You can't transcode a frame range, always the whole movie is transcoded
Title needs to be copied on harddisk, no on-the-fly or DVD image transcoding possible.

3.2 Architecture overview

[ Content ] [ Top ]

A dvd::rip cluster consists of the following components:

A computer with a full dvd::rip and transcode installation, DVD access and local storage or access to a NFS server, where all files are stored.

A computer with a dvd::rip installation, but no GUI access and no transcode installation, where the cluster control daemon runs on. This may be the same computer as noted under 1 (which is usually the case).

An arbitrary number of computers with a full transcode installation, dvd::rip is not necessary here. These are the transcode nodes of the cluster.

The GUI dvd::rip computer and the transcode nodes must all have access to the project directory, shared via NFS or something similar. It doesn't make any difference which computer on the network is the NFS server.

The communication between the cluster control daemon and the transcode nodes is done via ssh. All transcode commands are calculated by the cluster control daemon and executed via ssh on the transcode nodes. dvd::rip assumes, that the cluster control computer has user key authentication based access to the nodes. That means, that no password needs to be given interactively.

This may be looking confusing, but in fact all the different services described here, can be distributed in arbitrary ways on your hardware. You can even use the cluster mode with one computer, which runs all services: dvd::rip GUI, cluster control daemon, transcode node (naturally using local data access). In this case you "misuse" the cluster mode as a comfortable job controller, which is in fact a regular use case, because dvd::rip has no specific job features besides this.

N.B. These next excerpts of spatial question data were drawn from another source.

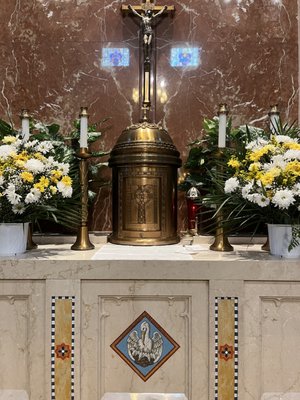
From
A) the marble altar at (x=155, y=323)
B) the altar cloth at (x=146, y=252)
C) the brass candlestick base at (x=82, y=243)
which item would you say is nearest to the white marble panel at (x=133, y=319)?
the marble altar at (x=155, y=323)

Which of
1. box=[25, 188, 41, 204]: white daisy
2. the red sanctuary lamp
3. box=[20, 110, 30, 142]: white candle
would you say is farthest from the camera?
the red sanctuary lamp

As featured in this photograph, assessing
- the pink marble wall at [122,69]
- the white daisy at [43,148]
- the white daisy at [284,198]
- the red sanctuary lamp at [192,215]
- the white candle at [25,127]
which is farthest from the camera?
the pink marble wall at [122,69]

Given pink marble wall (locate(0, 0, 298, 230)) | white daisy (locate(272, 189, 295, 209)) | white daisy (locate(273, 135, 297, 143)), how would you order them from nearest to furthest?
white daisy (locate(272, 189, 295, 209)) < white daisy (locate(273, 135, 297, 143)) < pink marble wall (locate(0, 0, 298, 230))

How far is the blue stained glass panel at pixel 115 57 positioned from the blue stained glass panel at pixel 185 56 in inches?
13.7

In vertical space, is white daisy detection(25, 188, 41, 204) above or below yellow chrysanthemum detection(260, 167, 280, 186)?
below

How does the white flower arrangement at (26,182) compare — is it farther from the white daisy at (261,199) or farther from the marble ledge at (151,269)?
the white daisy at (261,199)

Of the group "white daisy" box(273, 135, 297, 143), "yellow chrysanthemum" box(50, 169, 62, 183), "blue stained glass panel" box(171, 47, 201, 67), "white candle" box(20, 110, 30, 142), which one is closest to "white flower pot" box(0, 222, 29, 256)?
"yellow chrysanthemum" box(50, 169, 62, 183)

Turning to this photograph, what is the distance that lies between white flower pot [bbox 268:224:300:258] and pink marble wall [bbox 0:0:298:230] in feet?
3.15

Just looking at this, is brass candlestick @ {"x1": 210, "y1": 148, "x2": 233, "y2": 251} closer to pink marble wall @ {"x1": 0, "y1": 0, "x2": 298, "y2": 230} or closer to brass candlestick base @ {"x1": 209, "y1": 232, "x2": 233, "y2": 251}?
brass candlestick base @ {"x1": 209, "y1": 232, "x2": 233, "y2": 251}

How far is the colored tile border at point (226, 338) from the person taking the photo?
200 cm

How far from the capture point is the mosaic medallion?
2.03m

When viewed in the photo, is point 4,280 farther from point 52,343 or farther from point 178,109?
point 178,109

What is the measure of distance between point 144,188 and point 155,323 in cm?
85

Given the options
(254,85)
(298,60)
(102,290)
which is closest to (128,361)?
(102,290)
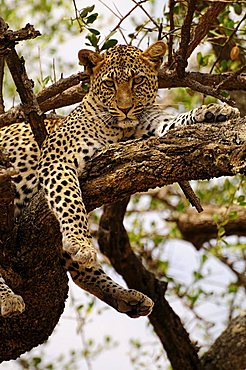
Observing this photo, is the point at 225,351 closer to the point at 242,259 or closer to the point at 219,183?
the point at 242,259

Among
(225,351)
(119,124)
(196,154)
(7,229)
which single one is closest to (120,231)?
(225,351)

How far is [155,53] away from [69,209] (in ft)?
5.28

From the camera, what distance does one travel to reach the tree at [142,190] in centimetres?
497

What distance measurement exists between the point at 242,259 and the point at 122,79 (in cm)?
383

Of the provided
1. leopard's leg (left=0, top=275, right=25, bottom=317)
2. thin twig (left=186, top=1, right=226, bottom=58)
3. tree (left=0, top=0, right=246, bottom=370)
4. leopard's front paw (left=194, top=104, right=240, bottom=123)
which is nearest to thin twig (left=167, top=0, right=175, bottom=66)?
tree (left=0, top=0, right=246, bottom=370)

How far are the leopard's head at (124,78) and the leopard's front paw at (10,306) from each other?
1.58 m

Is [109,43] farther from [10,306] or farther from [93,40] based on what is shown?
[10,306]

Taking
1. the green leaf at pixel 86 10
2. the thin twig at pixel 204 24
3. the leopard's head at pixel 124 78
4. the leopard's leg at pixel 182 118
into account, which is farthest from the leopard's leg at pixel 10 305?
the thin twig at pixel 204 24

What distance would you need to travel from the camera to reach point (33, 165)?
632 cm

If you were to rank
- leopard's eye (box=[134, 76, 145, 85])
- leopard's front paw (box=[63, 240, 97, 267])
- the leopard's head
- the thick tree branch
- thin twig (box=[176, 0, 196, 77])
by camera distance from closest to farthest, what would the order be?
the thick tree branch, leopard's front paw (box=[63, 240, 97, 267]), thin twig (box=[176, 0, 196, 77]), the leopard's head, leopard's eye (box=[134, 76, 145, 85])

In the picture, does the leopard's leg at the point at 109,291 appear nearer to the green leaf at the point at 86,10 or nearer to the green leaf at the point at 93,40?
the green leaf at the point at 93,40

A typical two-node installation may look like this:

First computer runs services

dvd:rip GUI
dvd::rip cluster control daemon
transcode node with local storage access
NFS server

Second computer runs services

transcode node with NFS access to the project data

3.2.1 Security warning

Currently this cluster architecture has some serious security issues. Once you setup your cluster it's really easy using it, because there are no password prompts or similar access restrictions. The user key based ssh authentication enables everyone who has access to your cluster control daemon computer logging on the nodes, without having a password at all. This architecture has a small home network in mind, where these drawbacks are not relevant. If you think this is a real problem, you should consider creating special accounts for the dvd::rip cluster access, which are restricted to executing the transcode commands only. Or you should consider, not using the cluster mode of dvd::rip at all ;)

3.3 Network configuration

[ Content ] [ Top ]

3.3.1 Setup SSH

First you have to setup a proper ssh based communication between the cluster control daemon computer and the transcode nodes. There must be no interactive password authentication, because the cluster control daemon must be able to execute the commands without user interaction.

Please refer to your ssh documentation for details. This is a brief description of setting up a user key authentication for ssh and OpenSSH.

Login as the user who will run the cluster control daemon (on the corresponding computer) and check if this user has a public key:

  ls -l ~/.ssh/identity.pub

If the file is not present execute this command:

  ssh-keygen

and follow its instructions but press enter if you are asked for a password!

Now add the content of your ~/.ssh/identity.pub file to the ~/.ssh/authorized_keys file on each transcode node. After this you should be able to login from the cluster control computer to the node without being prompted for a password. If not, try 'ssh -v' to see, what's going wrong.

3.3.1.1 Hints for OpenSSH with SSH2 protocol

The steps documented above work with commercial ssh and OpenSSH as well, but only if the SSH1 protocol is accepted by the server. If you use OpenSSH and your server insists on SSH2, follow these instructions:

Generate your key using this command:

  ssh-keygen -t rsa

Again provide an empty password for your key. Now you should have a file ~/.ssh/rsa.pub. Add the content of this file to the ~/.ssh/authorized_keys and it should work with SSH2 as well.

3.3.1.2 OpenSSH can't find transcode binaries

Another common problem with OpenSSH is, that the transcode binaries can't be found if they're executed via ssh. Often /usr/local/bin isn't listed in the default PATH for ssh connections, but by default transcode installs its binaries there, so they aren't found.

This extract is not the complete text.